"living is difficult, it is difficult for everybody. and it is at that moment when living feels like crawling through a pin-sized hole, that we must resist the urge of succumbing to bad memories. refuse to bow before bad months or bad years, cause our eyes are starving to feast on this world, there are so many turquoise bodies of water left for us to dive in."
It is like the protocol of a bad year, and how to crawl out of it. It contains all manners of female misery, from rape, to a broken heart, to growing up in a society of misogynists, of being an immigrant, of being told by society that you are simply not good enough the way you are. It is a book about racism, female power and motherhood, or daughterhood.
It shows the way from darkness, through more darkness, to light.
How to empower oneself.
The collection is split into five chapters: wilting, falling, rooting, rising, and blooming.

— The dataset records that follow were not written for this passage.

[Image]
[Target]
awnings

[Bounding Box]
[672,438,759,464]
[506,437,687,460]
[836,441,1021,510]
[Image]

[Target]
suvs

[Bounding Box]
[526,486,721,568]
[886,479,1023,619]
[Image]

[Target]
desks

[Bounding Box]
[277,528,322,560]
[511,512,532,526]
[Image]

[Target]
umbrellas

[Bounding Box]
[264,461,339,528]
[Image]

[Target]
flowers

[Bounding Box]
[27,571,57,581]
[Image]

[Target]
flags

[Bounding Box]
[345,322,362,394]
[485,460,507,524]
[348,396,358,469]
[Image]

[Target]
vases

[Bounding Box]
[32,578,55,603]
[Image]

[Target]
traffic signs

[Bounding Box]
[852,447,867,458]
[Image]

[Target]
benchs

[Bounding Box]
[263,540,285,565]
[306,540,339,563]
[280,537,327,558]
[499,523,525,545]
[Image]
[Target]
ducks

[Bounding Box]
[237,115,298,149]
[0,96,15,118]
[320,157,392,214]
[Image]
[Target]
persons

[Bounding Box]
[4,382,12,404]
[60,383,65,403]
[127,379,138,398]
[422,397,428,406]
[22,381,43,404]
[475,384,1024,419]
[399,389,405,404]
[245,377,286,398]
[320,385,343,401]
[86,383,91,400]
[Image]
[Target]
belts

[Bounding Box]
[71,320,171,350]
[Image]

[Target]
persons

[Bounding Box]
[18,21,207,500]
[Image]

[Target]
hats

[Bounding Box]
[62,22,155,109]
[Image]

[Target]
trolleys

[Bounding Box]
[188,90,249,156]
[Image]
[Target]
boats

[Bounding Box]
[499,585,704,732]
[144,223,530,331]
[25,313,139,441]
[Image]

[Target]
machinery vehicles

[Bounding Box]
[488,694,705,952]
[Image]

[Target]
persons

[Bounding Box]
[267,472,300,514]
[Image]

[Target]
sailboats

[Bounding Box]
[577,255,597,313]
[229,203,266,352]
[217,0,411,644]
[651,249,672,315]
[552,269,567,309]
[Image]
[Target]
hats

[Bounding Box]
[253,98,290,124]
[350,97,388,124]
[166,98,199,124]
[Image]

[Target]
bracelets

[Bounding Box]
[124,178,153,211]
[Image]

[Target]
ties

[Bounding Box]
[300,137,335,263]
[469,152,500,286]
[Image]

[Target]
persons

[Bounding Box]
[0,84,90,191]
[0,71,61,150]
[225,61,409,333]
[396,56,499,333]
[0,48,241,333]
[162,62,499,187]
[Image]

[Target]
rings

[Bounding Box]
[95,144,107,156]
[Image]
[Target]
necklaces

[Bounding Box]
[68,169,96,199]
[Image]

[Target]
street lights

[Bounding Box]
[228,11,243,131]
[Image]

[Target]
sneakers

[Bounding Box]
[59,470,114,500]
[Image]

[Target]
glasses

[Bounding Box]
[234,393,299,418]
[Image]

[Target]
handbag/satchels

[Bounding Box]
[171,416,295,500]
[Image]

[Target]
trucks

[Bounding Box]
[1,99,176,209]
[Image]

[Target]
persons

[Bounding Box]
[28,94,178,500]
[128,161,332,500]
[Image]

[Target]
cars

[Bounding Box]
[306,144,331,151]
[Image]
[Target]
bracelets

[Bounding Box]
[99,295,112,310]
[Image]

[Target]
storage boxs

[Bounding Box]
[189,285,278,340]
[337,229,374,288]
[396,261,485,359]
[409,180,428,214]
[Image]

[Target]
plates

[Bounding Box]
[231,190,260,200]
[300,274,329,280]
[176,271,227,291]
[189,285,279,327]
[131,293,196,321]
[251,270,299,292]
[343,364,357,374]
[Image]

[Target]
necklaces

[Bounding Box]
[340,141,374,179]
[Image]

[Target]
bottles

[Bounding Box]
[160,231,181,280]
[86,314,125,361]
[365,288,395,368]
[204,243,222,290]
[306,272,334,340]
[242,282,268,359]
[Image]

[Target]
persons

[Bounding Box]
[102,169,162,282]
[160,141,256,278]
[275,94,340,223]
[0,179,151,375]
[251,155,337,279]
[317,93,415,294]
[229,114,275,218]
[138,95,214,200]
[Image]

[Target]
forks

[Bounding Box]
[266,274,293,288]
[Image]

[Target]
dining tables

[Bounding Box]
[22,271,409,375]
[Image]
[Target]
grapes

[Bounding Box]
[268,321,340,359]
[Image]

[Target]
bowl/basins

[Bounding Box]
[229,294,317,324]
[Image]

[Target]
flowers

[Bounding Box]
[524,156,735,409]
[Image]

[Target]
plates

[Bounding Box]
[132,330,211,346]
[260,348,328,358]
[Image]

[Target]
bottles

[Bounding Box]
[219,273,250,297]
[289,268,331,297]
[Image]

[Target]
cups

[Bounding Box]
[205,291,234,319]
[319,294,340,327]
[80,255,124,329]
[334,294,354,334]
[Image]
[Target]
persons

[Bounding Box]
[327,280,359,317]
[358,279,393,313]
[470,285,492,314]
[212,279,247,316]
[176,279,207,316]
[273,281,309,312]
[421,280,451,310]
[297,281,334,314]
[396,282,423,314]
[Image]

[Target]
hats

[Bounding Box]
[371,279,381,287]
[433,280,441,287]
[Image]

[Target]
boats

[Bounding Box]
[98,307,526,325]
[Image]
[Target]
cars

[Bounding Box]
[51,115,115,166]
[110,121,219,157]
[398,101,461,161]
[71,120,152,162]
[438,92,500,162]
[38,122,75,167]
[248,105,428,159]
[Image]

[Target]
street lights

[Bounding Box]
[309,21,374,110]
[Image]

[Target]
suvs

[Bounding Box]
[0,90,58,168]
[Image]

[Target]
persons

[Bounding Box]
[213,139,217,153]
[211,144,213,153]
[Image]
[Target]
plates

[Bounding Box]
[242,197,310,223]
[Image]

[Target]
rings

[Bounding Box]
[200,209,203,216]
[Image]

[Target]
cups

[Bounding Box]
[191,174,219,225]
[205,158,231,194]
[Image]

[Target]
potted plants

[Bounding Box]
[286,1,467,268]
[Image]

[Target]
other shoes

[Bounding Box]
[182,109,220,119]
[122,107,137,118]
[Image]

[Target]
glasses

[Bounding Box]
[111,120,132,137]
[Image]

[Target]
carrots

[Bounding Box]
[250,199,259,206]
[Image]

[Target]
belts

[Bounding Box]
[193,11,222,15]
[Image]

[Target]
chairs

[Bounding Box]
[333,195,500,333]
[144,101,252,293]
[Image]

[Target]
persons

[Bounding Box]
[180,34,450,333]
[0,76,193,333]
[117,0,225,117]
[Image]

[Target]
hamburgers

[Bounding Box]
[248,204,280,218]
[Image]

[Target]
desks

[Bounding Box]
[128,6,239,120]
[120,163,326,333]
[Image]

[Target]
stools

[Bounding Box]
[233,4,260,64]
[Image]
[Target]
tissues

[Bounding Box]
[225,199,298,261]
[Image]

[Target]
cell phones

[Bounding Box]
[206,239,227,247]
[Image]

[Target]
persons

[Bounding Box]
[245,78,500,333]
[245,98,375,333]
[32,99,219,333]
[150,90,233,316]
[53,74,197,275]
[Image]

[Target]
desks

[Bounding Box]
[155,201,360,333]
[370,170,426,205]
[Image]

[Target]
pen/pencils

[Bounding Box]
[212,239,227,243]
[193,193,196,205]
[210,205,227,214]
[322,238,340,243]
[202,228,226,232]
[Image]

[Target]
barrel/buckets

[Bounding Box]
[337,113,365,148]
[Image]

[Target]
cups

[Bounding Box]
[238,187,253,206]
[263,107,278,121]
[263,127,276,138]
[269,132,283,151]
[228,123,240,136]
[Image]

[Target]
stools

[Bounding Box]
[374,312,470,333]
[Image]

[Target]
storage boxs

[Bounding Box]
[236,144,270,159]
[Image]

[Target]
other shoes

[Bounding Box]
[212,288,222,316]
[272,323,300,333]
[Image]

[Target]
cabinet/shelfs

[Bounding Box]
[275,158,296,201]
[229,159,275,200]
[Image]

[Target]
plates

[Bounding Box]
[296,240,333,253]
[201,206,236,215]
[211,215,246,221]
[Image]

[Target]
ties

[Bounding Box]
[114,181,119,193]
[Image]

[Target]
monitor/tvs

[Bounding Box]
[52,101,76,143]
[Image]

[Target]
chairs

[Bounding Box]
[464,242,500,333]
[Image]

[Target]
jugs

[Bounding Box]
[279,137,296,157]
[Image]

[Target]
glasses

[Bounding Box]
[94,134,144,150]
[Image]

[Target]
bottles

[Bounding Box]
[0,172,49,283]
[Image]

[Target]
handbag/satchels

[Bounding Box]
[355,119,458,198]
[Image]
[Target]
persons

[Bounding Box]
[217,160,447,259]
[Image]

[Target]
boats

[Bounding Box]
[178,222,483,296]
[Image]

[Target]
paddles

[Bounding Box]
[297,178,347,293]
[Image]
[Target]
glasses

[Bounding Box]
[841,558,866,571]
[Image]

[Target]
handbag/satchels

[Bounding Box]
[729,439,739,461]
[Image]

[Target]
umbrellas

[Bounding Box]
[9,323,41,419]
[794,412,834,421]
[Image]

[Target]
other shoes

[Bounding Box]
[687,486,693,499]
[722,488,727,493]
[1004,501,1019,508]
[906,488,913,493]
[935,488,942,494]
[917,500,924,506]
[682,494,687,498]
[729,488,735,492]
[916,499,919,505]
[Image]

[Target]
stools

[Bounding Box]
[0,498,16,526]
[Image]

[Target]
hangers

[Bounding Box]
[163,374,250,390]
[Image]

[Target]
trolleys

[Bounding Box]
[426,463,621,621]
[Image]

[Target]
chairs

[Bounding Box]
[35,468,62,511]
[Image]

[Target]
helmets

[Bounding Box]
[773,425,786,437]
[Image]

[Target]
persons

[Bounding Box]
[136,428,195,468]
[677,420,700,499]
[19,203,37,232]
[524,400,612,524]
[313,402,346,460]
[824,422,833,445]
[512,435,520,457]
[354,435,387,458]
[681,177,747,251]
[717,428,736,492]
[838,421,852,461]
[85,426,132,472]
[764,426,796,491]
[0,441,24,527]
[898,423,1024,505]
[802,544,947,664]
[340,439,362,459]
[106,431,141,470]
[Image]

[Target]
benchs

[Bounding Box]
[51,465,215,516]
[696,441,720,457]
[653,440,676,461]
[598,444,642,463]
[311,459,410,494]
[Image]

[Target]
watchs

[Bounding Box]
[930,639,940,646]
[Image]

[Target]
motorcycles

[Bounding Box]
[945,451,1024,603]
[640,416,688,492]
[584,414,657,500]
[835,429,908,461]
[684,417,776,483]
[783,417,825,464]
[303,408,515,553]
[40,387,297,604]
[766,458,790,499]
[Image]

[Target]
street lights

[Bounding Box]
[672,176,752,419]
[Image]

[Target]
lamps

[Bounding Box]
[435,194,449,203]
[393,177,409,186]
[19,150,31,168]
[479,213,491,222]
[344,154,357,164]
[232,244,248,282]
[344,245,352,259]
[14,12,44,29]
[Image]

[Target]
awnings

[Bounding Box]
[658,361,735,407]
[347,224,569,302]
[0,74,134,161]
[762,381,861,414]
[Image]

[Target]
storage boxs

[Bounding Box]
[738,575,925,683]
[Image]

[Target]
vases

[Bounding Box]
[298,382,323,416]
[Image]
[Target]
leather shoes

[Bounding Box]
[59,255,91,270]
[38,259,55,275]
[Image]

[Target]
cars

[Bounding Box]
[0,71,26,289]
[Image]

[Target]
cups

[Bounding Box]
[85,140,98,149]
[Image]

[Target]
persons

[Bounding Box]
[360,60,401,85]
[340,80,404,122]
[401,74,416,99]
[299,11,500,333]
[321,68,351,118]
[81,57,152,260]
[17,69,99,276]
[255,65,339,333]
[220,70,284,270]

Just like flowers have to wilt, to fall, in order to root, rise and bloom.
The parallel between women and nature, the deep connection, our bodies give us to the earth, is a characterizing part of this book.
I loved every single poem. It was like eating nourishing, very healthy food.
I know, because I've heard, that her critics say, she is oversimplistic. But for me, that is not a critical point. I like my poems to be accessible. So they tell me even more. Rupi Kaur does not hide her truth, which is fundamental and a universal truth, behind nonaccessible, seemingly intellectual layers of meaning, only to decipher for the well read, or not at all. She presents it, like she has no fear, for everybody to see and understand and use.
In a way, her book tells every reader to move into her own power. This is a beautiful message. One so very important today, and always. Dare to be yourself. You are good. You are beautiful. Enjoy life. Enjoy this planet. Love.